If you weren’t around for Mega Man’s heyday (waaaay back when dinosaurs roamed the Earth, around 1990), all this commotion about an archaic, unsophisticated platformer may make about as much sense as the robot elephants that populate Concrete Man’s level.
The confusion is understandable - Mega Man 9 is an old-school 8-bit NES game through and through, with pixel-perfect jumps, one hit kills and crushingly difficult boss encounters that’ll shred wrists from here to Japan. It does absolutely nothing to court new players, opting instead to cater directly to fans and longtime gamers who tire of recharging health meters and forgiving checkpoints.
And that’s precisely why we love it to death.
Gameplay is dead simple: choose one of eight bosses, make it through their level, acquire their weapon, then figure out which boss is weak against your copycatted arsenal. Along the way you’ll have to make perfectly timed leaps, avoid spikes that shatter Mega Man when one pixel is out of line and tackle enemies that are dead set on pushing you into one of a hundred different bottomless pits.
If all of that sounds endlessly frustrating, you’re going to want to pass. You’ll stare blankly at the seventh Game Over screen in 20 minutes and wonder how the hell anyone else can get past this goddam jump, let alone beat the entire game. However, gamers who love a challenge, anyone who slaved through Mega Man 4 and 5, all of you are going to eat this up and love every single second.

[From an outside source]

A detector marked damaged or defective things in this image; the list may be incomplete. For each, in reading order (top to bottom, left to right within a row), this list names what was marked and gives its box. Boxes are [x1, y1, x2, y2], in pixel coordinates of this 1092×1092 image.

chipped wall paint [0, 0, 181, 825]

Mega Man 9 perfectly apes Mega Man 2, which is widely considered to be the best of the bunch. You can’t charge a buster shot as in 4 onward, nor slide as in 3, but honestly we don’t miss those (in our eyes) unnecessary perks. The comparison continues even into the sound effects and music, with a couple of tunes lifted directly from the 1989 classic.

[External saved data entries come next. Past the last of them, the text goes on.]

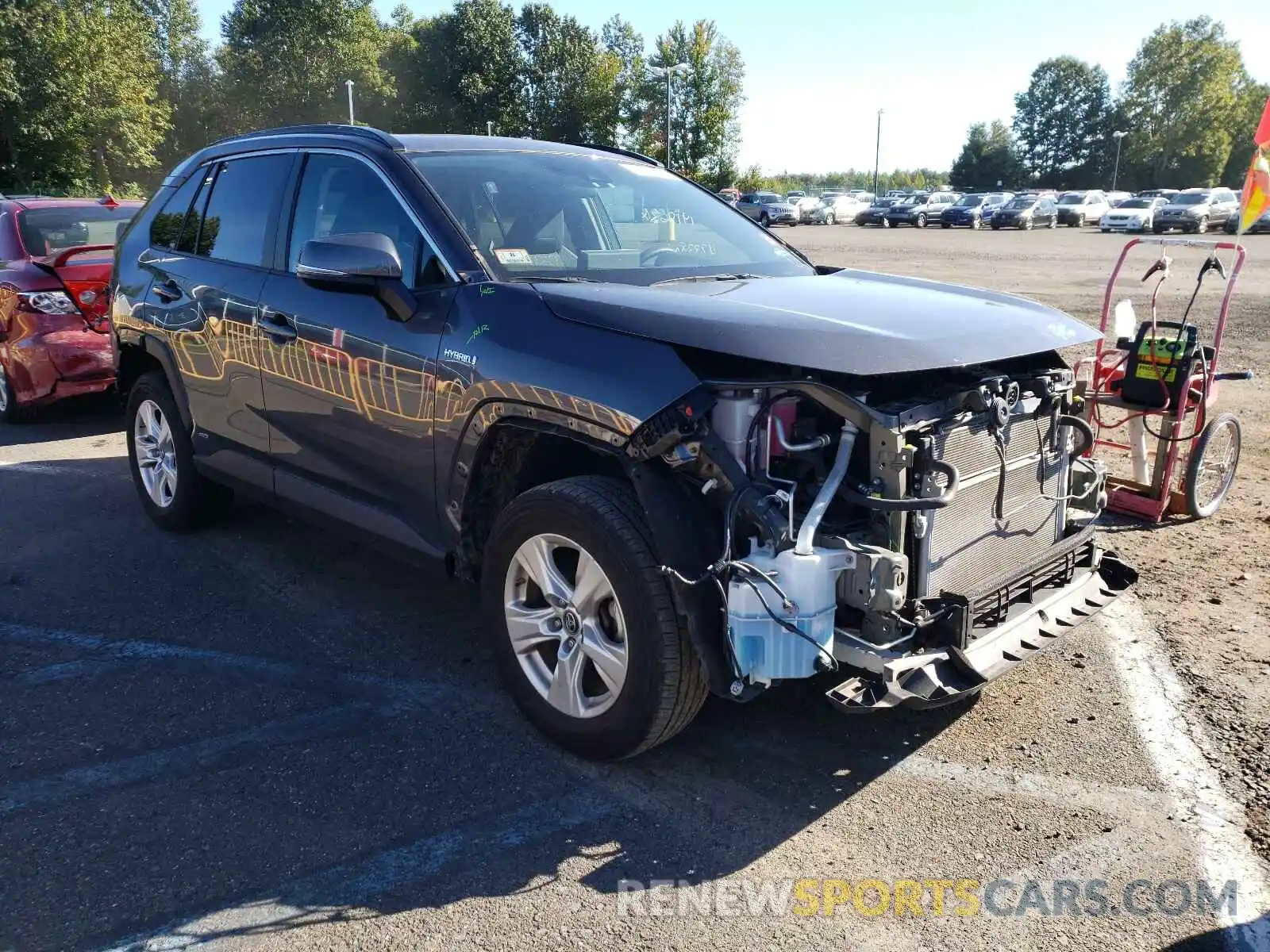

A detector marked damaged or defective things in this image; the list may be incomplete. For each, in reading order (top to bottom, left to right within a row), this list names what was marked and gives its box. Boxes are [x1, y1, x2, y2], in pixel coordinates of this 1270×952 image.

crumpled hood [537, 270, 1099, 378]
damaged toyota rav4 [112, 130, 1143, 762]
missing front bumper [826, 546, 1137, 711]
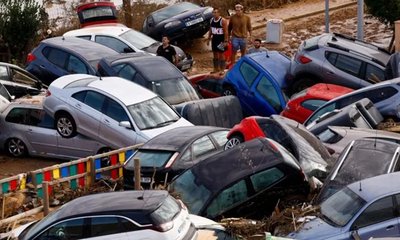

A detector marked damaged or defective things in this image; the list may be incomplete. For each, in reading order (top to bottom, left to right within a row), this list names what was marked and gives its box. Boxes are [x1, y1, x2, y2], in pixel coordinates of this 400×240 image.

damaged vehicle [0, 102, 110, 158]
damaged vehicle [123, 125, 228, 189]
damaged vehicle [169, 138, 310, 220]
damaged vehicle [225, 114, 332, 178]
damaged vehicle [290, 172, 400, 239]
damaged vehicle [316, 138, 400, 203]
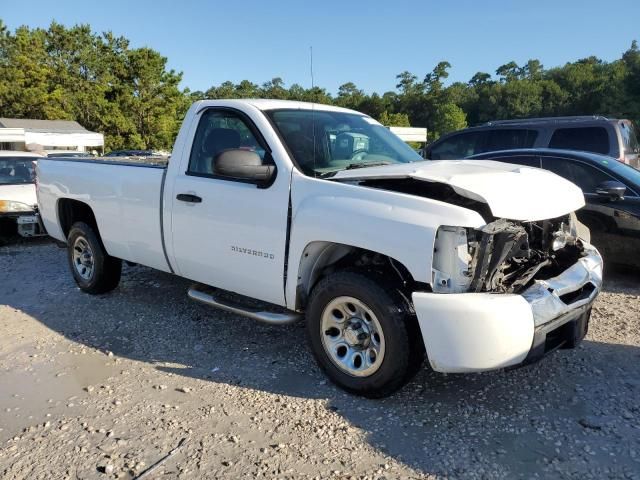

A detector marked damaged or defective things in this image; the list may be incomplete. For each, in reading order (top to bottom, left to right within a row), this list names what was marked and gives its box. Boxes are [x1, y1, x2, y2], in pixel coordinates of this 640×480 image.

crushed hood [0, 183, 37, 207]
crushed hood [332, 160, 588, 222]
cracked bumper [412, 244, 604, 372]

Replacing the lost moves are new treats that make the game a hell of a lot more playable. You’ll deal with the store the most, a piece borrowed from Mega Man 8. It’s loaded with helpful items that make the bastard-hard levels a bit more manageable; boots that protect you from spikes, a Beat call that pulls you out of pits, a half-damage token, stuff like that. There’s also a punishing set of achievements to complete that’ll put even the absolute best players in their place. Example: beat the game without dying. Ooookay.

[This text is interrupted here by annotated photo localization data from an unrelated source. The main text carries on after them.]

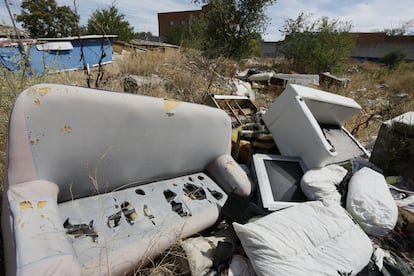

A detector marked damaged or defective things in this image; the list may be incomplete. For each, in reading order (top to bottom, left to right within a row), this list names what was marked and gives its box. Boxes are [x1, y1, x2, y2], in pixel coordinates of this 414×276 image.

torn white sofa [2, 84, 252, 276]
broken furniture [2, 84, 252, 276]
broken furniture [252, 154, 308, 210]
broken furniture [264, 84, 368, 168]
torn white sofa [264, 84, 368, 168]
broken furniture [368, 110, 414, 185]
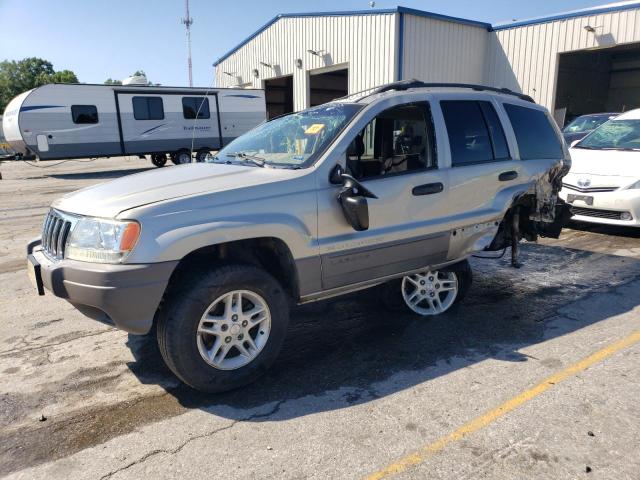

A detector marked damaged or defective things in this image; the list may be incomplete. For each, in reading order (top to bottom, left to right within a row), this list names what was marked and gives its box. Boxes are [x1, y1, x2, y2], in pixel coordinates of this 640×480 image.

cracked pavement [1, 158, 640, 480]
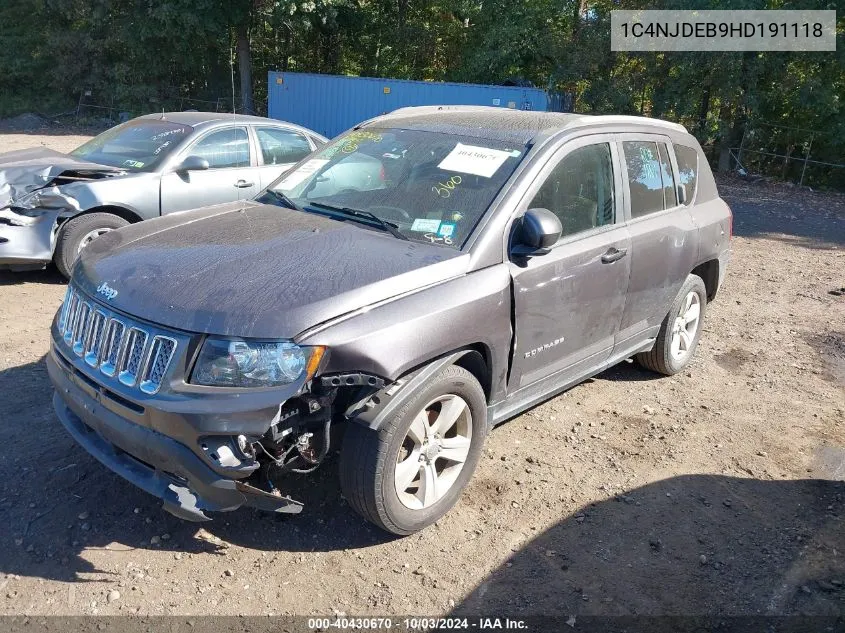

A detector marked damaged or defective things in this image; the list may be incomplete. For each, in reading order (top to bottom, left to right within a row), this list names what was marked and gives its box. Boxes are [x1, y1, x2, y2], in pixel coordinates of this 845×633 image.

Before we award the score, we should point out that like every other difficult game, the more you play the easier it gets. We started out cursing Mega Man’s name into Satan’s armpit, but within a couple of days (and about 30 Game Over screens) we beat the entire thing without a lot of fuss. And then proceeded to beat it again two or three times just because it’s that rewarding. We imagine we’ll play it all over again when the first wave of DLC, Proto Man, arrives next week. It’s hard to put into words why we’re playing it over and over, it just has that intangible “something” that so many NES/SNES games of yesteryear seemingly invented and then failed to pass on to the PlayStation/N64 generation.
Buy it, finish it, love it, because if this takes off we’re going to see a renaissance of new-old games. And if that happens, a whole new batch of gamers will grow up learning why rock-solid gameplay, not tera-flipping flop-bib shaders, make games truly exceptional.